• _TÂCHES À RÉALISER_:
[a] Transcrivez fidèlement le passage de l'article sur la réouverture des terrasses parisiennes qui va de "L'équipe du O'Jules" jusqu'à "directeur du café-restaurant.".
[b] Reprenez, s'il vous plaît, l'article sur la réouverture des terrasses parisiennes là où il s'arrête et poursuivez-en la rédaction.

!["Ça nous a trop manqué !" : la réouverture des terrasses de cafés fait le bonheur des Parisiens "Ça nous a trop manqué !" : la réouverture des terrasses de cafés fait le bonheur des Parisiens](/data/posts/2022/07/25/1658741425_Ca-nous-a-trop-manque-la-reouverture-des-terrasses-de-cafes-fait-le-bonheur-des-Parisiens.jpg)
Mardi matin, les terrasses de cafés parisiens ont pu rouvrir, après deux mois et demi de fermeture. Pour un allongé en terrasse, un petit-déjeuner entre amis ou un moment de lecture au soleil, les Parisiens ont réinvesti ces lieux incontournables de la vie quotidienne. Reportage.
Sur la place d'Italie (dans le 13e arrondissement), la terrasse du café-restaurant O'Jules est gorgée de soleil. Contrairement aux cafés de la zone verte, ceux de la capitale – toujours classée orange comme toute la Région Île de France – ne peuvent rouvrir que leurs terrasses et non les salles intérieures. Qu'à cela ne tienne ! Ce mardi 2 juin, de nombreux clients, habitués ou occasionnels, sont venus prendre leur premier café en terrasse depuis deux mois et demi.
Installés sur les banquettes bleu turquoise et les chaises en rotin, Nouhed, Louis et Salah ont commandé cafés et jus d'orange. Les trois amis attendaient avec impatience la réouverture des cafés parisiens, actée le 28 mai par le Premier ministre, Édouard Philippe.
"On va revenir tous les jours pendant une semaine au moins ! Aujourd'hui, on a commencé la journée ici et on revient ce soir", promet Louis. "Ça nous a vraiment manqué de ne pas pouvoir venir. Les terrasses, ça fait partie de la vie parisienne !", lance de son côté Nouhed.
L'équipe du O'Jules avait préparé la réouverture, mais ne s'attendait pas à une telle affluence dès le 2 juin. "Je n'avais pas prévu qu'il y aurait autant de monde à 10 heures. J'attendais les gens, plutôt vers midi", confie Kumar Danesh, le directeur du café-restaurant.
"On ne fera pas d'argent"

• _DONNÉES FOURNIES_:

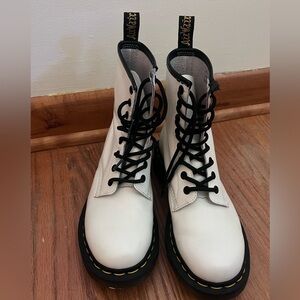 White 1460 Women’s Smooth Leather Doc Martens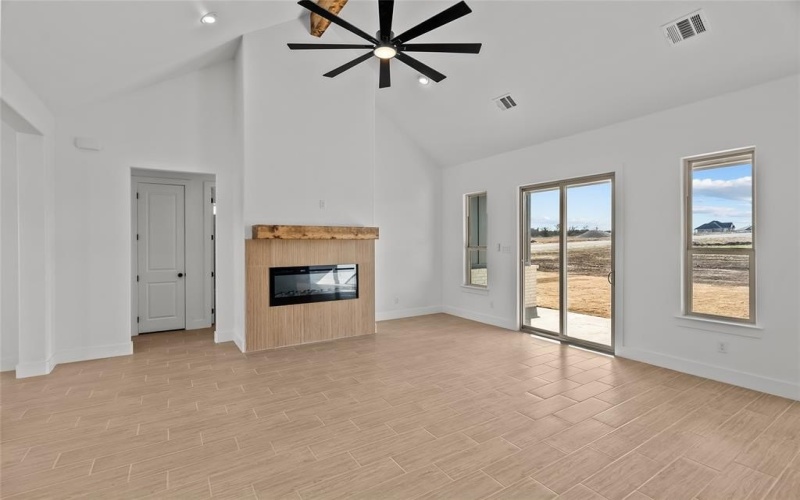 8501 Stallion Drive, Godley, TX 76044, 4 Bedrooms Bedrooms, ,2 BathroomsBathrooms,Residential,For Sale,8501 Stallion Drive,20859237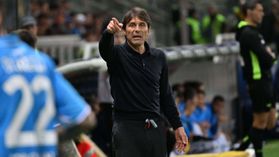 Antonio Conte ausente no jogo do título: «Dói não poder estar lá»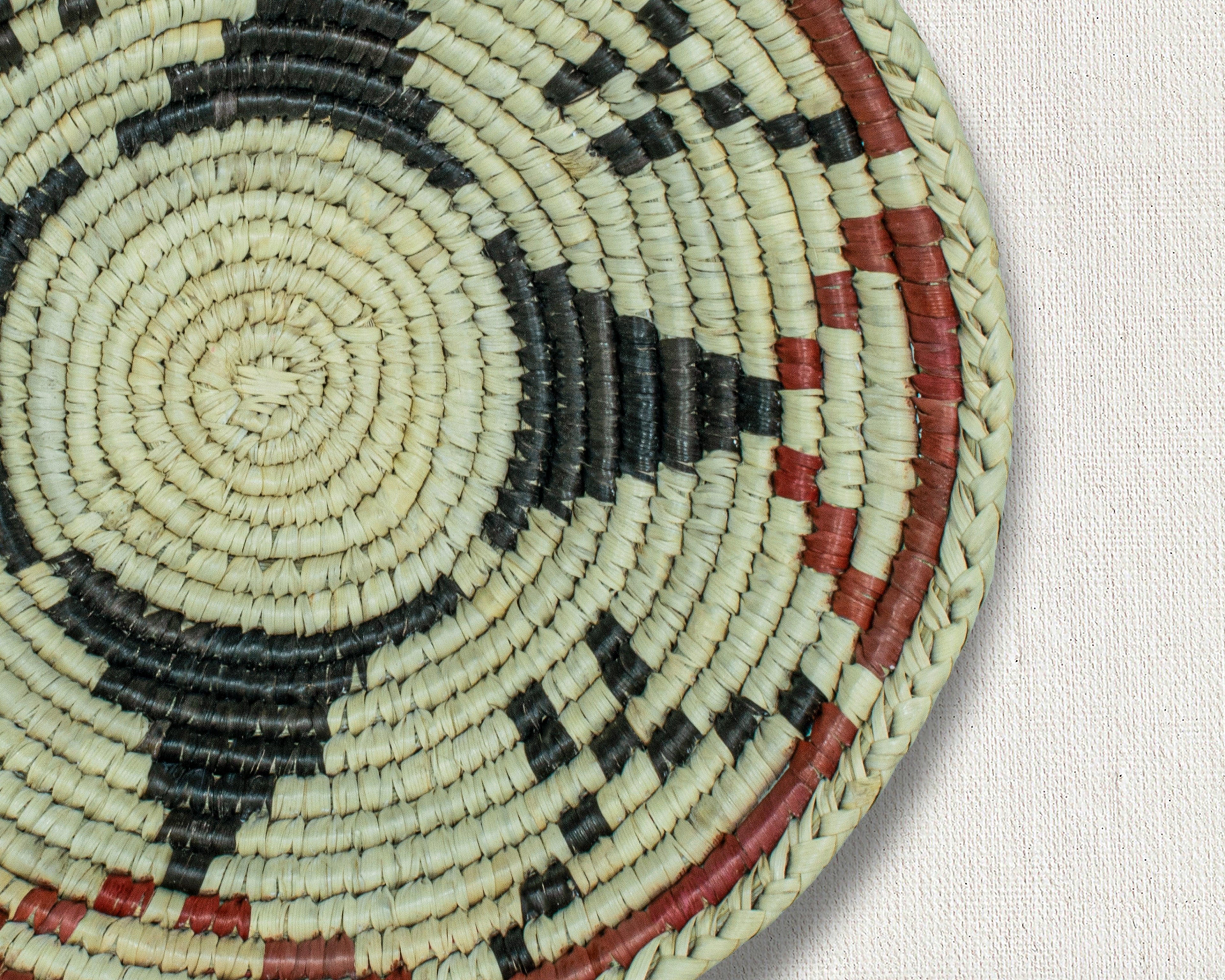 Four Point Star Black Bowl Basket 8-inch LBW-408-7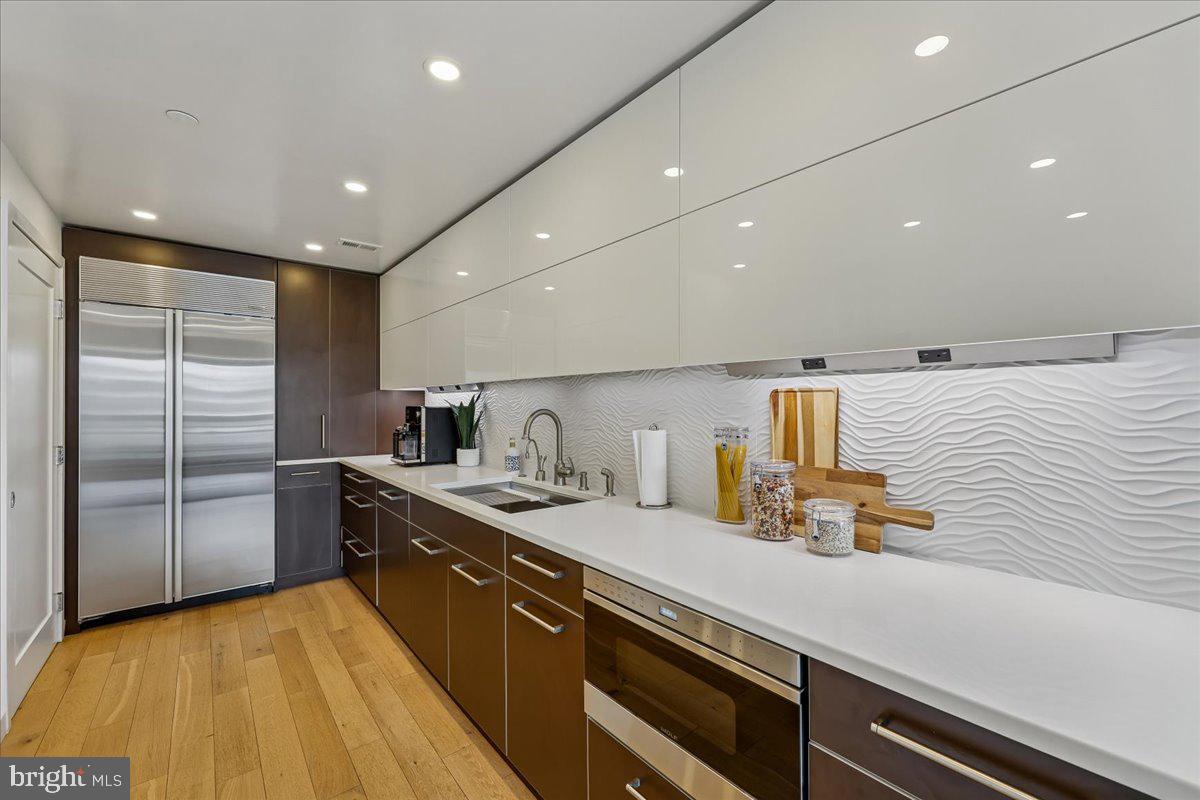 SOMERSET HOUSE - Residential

• _TÂCHES RÉSOLUES_:
[a]
L'équipe du O'Jules avait préparé la réouverture, mais ne s'attendait pas à une telle affluence dès le 2 juin. "Je n'avais pas prévu qu'il y aurait autant de monde à 10 heures. J'attendais les gens, plutôt vers midi", confie Kumar Danesh, le directeur du café-restaurant.

[b]
Ici comme ailleurs, les serveurs ont ajouté un masque à leur tenue. Entre la cuisine, la caisse et les tables, ils ont retrouvé leur rythme effréné, et la sueur commence à perler sous leurs masques. Au moins, l'écart entre les tables – agrandi pour respecter le mètre de distanciation obligatoire – leur permet de se déplacer plus facilement.
Pour pouvoir respecter ce fameux mètre réglementaire, Jacky, gérant du Petit café, rue Bobillot, a, lui, déplacé quelques tables en bord de trottoir. Derrière son masque ocre, orné d'un petit drapeau français, il se dit heureux d'avoir pu rouvrir, mais est "inquiet financièrement". L'incertitude prédomine encore chez beaucoup de commerçants.
Mourad Chalabi, gérant de Il Posto, une pizzeria située près du métro Jourdain, dans le 20e (nord-est de Paris), doute que la réouverture de sa terrasse soit vraiment un avantage pour ses finances. "On ouvre pour ouvrir, pour dire qu'on est là et renouer le lien avec les clients, et mettre tout le malheur derrière nous, mais c'est sûr qu'on ne fera pas d'argent", prédit-il.
La mairie l'a autorisé à installer des tables sur le trottoir pour compenser un peu la fermeture de la salle. "Je récupère cinq tables en plus sur le trottoir. En revanche, j'en perd 30 à l'intérieur, c'est sûr que ce n'est pas rentable", déplore le commerçant.
"On est content de vous retrouver"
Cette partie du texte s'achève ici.